Cluster Networking (Design)¶
This document describes how cluster networking is implemented in Pulsing. For configuration, usage, and which mode to choose, see Cluster Networking (Quick Start).
Overview¶
A Pulsing cluster is a set of nodes that share:
- Membership: which nodes are in the cluster and whether they are alive
- Actor registry: which named actors exist and on which node(s) they run
All cluster traffic (membership, registry, and actor messages) uses a single HTTP/2 port per node. No external services (etcd, NATS, Redis) are required.
The system supports three naming backends, selected by configuration:
| Backend | Role | Discovery / registry |
|---|---|---|
| GossipBackend | All nodes equal; seeds only for initial join | Gossip loop + SWIM over same transport |
| HeadNodeBackend | One head, rest workers | Head holds state; workers register and sync |
| Init in Ray | Same as Gossip | Ray KV provides first seed; then Gossip |
The runtime chooses the backend from SystemConfig: if head_addr or is_head_node is set, it uses HeadNodeBackend; otherwise it uses GossipBackend. Init-in-Ray is a bootstrap pattern that still uses Gossip once the seed is known.
Gossip + seed: how it works¶
- Each node has a bind address. Non-first nodes are given one or more seed addresses.
- A node joins by sending a join request to each seed. If the seed is behind a load balancer (e.g. a Kubernetes Service), the node may probe multiple times; each probe can hit a different peer. It receives a Welcome message with the current member list.
- After joining, nodes run a gossip loop: on a fixed interval (e.g. 200 ms), each node picks a subset of peers (e.g.

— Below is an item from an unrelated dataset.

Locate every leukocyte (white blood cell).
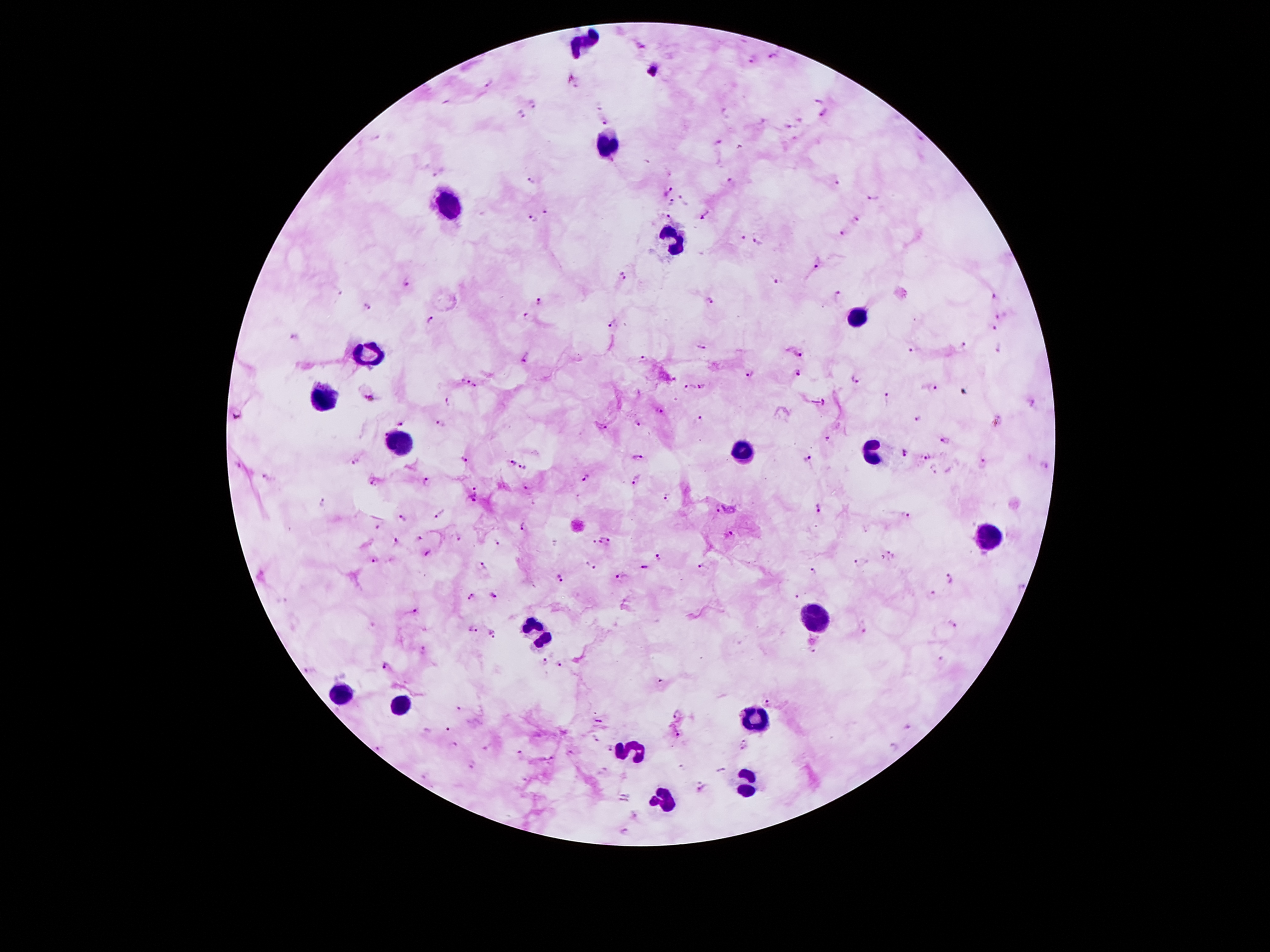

fanout= 3) and sends a Gossip message containing a partial view of membership, failure information, and (optionally) named-actor registry. Peers merge this into their local state. - SWIM-style failure detection runs over the same HTTP/2 transport: nodes ping each other; suspected nodes are marked and eventually removed from the view. See Node Discovery and SWIM for details.
- Optionally, nodes periodically re-probe the seed address(es) (e.g. every 15 s). This helps recover from network partitions and, when the seed is a load-balanced endpoint, discover new nodes.
So: seeds are only used to obtain an initial member list. After that, the cluster is maintained by gossip; there is no permanent master. Any node can act as a seed for new joiners.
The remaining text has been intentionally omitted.